Will Facterbot help improve Facebook’s reputation?

Whether it’s an unresearched meme your anti-vaxxer sister-in-law shared or an attack ad funded by a foreign agent, there’s no doubt that Facebook has been complicit in helping spread vicious lies, ridiculous rumors, and good grief–flat earth weirdness. While the site claims that it cannot control this level of content and has no interest in curbing people’s content unless it violates their standards, there is something you can do about it.
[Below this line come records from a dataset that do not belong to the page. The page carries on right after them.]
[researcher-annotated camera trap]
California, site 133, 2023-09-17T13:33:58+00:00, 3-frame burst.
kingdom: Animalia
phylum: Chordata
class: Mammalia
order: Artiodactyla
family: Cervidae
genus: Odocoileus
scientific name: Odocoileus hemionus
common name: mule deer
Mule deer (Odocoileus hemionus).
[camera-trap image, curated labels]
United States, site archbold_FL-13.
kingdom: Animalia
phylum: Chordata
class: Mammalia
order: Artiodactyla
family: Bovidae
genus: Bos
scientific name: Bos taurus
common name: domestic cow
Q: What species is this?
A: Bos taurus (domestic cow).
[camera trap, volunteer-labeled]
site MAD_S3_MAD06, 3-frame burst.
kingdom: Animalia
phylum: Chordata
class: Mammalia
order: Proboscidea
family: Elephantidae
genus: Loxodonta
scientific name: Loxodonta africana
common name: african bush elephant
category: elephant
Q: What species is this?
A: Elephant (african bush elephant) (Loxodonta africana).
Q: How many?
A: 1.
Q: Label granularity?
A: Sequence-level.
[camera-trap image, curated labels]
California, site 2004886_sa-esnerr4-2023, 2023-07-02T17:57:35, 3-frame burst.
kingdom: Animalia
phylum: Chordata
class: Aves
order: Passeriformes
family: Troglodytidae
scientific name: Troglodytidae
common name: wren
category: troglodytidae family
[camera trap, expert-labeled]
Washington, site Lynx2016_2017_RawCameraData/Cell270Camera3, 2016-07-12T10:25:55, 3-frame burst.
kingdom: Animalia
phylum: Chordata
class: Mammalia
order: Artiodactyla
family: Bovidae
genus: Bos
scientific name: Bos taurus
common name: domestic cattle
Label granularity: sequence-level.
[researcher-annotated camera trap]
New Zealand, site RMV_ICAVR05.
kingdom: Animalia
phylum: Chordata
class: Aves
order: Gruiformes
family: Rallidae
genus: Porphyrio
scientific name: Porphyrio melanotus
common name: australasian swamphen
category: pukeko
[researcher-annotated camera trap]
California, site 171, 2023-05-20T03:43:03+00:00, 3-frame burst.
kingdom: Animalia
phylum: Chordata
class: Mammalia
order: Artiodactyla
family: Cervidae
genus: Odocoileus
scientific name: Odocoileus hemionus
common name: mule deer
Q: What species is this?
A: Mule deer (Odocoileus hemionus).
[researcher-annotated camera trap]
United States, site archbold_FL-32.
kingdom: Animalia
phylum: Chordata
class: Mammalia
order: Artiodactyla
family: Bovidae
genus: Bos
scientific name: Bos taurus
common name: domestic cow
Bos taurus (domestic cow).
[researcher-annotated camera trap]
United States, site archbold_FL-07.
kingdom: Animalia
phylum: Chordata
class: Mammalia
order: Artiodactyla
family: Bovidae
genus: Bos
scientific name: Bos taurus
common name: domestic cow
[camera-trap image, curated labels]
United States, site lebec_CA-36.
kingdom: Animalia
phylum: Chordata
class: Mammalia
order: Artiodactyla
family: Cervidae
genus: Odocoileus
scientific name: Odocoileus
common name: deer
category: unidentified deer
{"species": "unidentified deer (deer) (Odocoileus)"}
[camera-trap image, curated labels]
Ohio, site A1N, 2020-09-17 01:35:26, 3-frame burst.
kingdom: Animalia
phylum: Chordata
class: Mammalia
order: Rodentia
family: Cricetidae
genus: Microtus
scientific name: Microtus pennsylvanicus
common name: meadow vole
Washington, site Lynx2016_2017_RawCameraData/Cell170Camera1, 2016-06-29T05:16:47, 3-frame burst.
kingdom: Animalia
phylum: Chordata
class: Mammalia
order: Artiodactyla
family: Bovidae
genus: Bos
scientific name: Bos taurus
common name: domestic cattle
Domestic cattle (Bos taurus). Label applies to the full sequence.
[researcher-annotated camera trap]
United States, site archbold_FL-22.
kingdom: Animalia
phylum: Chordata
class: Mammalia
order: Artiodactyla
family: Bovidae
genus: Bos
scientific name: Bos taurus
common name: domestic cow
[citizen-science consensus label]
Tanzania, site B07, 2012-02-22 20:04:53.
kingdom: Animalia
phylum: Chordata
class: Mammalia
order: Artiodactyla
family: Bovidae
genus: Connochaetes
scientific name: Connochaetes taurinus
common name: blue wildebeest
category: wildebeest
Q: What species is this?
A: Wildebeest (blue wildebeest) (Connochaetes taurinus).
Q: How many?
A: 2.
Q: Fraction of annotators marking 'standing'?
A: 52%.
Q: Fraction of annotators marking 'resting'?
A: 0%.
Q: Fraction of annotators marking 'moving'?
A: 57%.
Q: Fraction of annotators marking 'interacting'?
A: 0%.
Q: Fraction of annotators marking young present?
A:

Facterbot, a new chatbot built by Andrés Jiménez, actually weeds through the trash looking for the gems in order to help fight back against fake news. It then delivers the truth behind the posts to its followers, lending a level of credibility to the story. As a journalist working towards a Master’s degree, Jimenez has a particular interest in rifling through the useless information floating out there.

Facterbot, a new chatbot built by Andrés Jiménez, actually weeds through the trash looking for the gems in order to help fight back against fake news.

Facterbot chatbot weeds through the trash looking for the gems to help fight fake news.

Greater reach

In an interview with Daniel Funke for Poynter.org, Andrés Jiménez said: “False stories are shared more than the fact checks that debunk them. I thought that sending the stories directly to them could combat that and make it a lot easier to discover if something is false.”

Locate and share

Unfortunately, the most automated aspect of this bot is its ability to locate stories and share the results. Jimenez still has to put in the legwork of finding suspicious stories, debunking them, then sharing them. The originator of the chatbot sees tremendous applications in fact checking research as well, and hopes it will be a source of solid information for a variety of purposes. Of course, the biggest benefit to it is providing the public with an innate sense of questioning, causing them to doubt the “face value” response that makes fake news travel so far, so quickly.

Growing trend

Fake news, social media hoaxes, and scams are such a prevalent problem that Statista has been tracking and reporting data on a vast array of subtopics within those categories.